When I was a child, an hour was forever and a summer felt nearly endless. So much more fit into my days then – so many more thoughts and ideas and stories and dreams and adventures. I don’t think that’s an illusion of memory. Our metabolisms are at their fastest when we are young, and the way we experience time reflects that. Even now, when I am fit and exercising regularly and my metabolism is less sluggish, days feel longer and I can do more with each hour.

Life makes time different for each of us.

Circumstances beyond our control determine how our time must be spent. Poverty can make the basics of life much more time-consuming for some. Health issues may slow us down. Some of us require more sleep than others to function. And young children consume their parents’ time voraciously. People often think singles without children have loads of time, but when there is no one to share the tasks of life with, they take more time. And for a single extrovert, a great deal of time can go into building and maintaining interactions and relationships that others go home to at the end of the day.

One of the things I both love and hate about Lent is that it asks us to stop and think about time, and our time in particular. The reality that life is short – even for those with the longest lifetimes. Everything won’t fit. For forty day, Lent ask us to take time. Time to grieve, Time to make space for our vulnerabilities, our longings. Time to know our limitations.

“From dust you came, and to dust you shall return,” Lent tells us. Pay attention! Notice it. Everything in between is gift.

Most of the time, I see time as something I’m losing – or have already lost. It can be hard for me to turn that way of being in the world inside out.

Last year during Lent I really noticed for the first time that I am fourteen years older than my father, who died at just 31 from ALS. It made me see this time, these days I’m living, differently. It’s time he did not get, and it began to feel like “bonus years” – a gift.

I still struggle with the feeling I’ve lost time. So much time is gone for me – the time for who I might have been had I lived in a context that viewed women differently, the time for having children, the time for everything I could’ve done has I come to know myself more fully sooner.

But I’m learning to let those things be and turn to accept the gift of time I’m being given each day. Enough for this day.

A friend of mine, a pastor, recently retold the story of the “Manna in the Wilderness” in a powerful way (inspired by Dorothy C. Bass). The original story in the book of Exodus recounts the people of Israel’s fear when, after they have been freed from their slavery in Egypt, they do not know how they are going to feed themselves in the wilderness. It’s a story about provision, as is this adaptation…

Each evening, time arrived and covered the ground, and in the morning the desert was wet with it. When the people saw it they wondered asked each other, “What is it?”

Moses told them, “It is the time God has given you. God has said for everyone to gather as much time as is needed for each home—the right amount for each person.”

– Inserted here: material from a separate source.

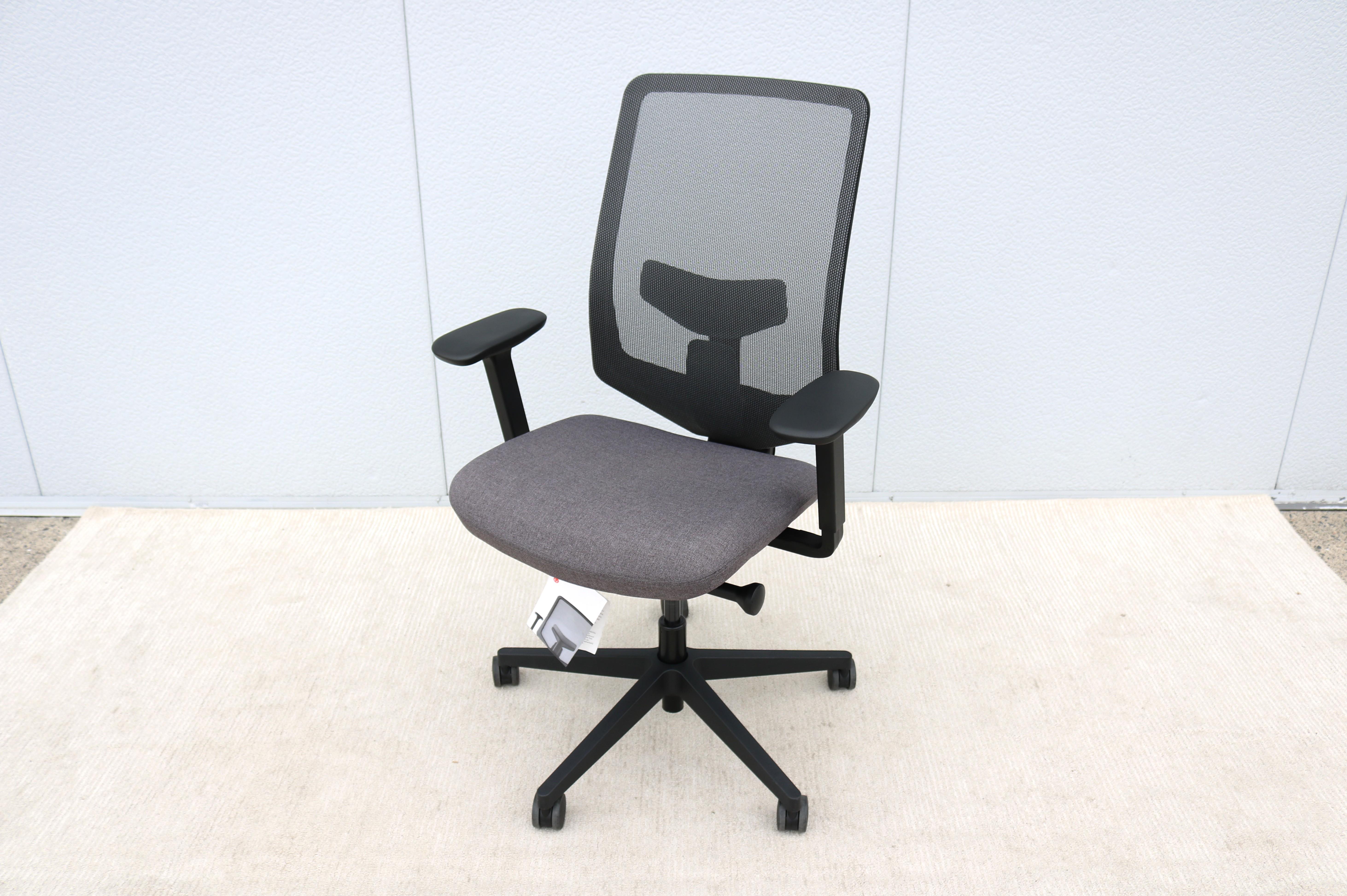 Herman Miller Verus Ergonomic Task Office Desk Chair Fully Adjustable, Brand New For Sale 1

So the people gathered time—some getting more and some less before the sun of the day melted it away, and there was just enough for everyone. Those who gathered more had nothing left at the end of the day – they exhausted all they took. And those who gathered little had no lack – they found they had enough for what they needed. Each had just enough.

Moses warned them, “Don’t try to make it last overnight.” But of course some of them wouldn’t listen, and tried to stretch it deep into the night; and they were grumpy and irritable in the morning.

So they gathered time morning by morning, each according to their need.

Time to take for each day, as we need it. A gift waiting for us with the sun each morning.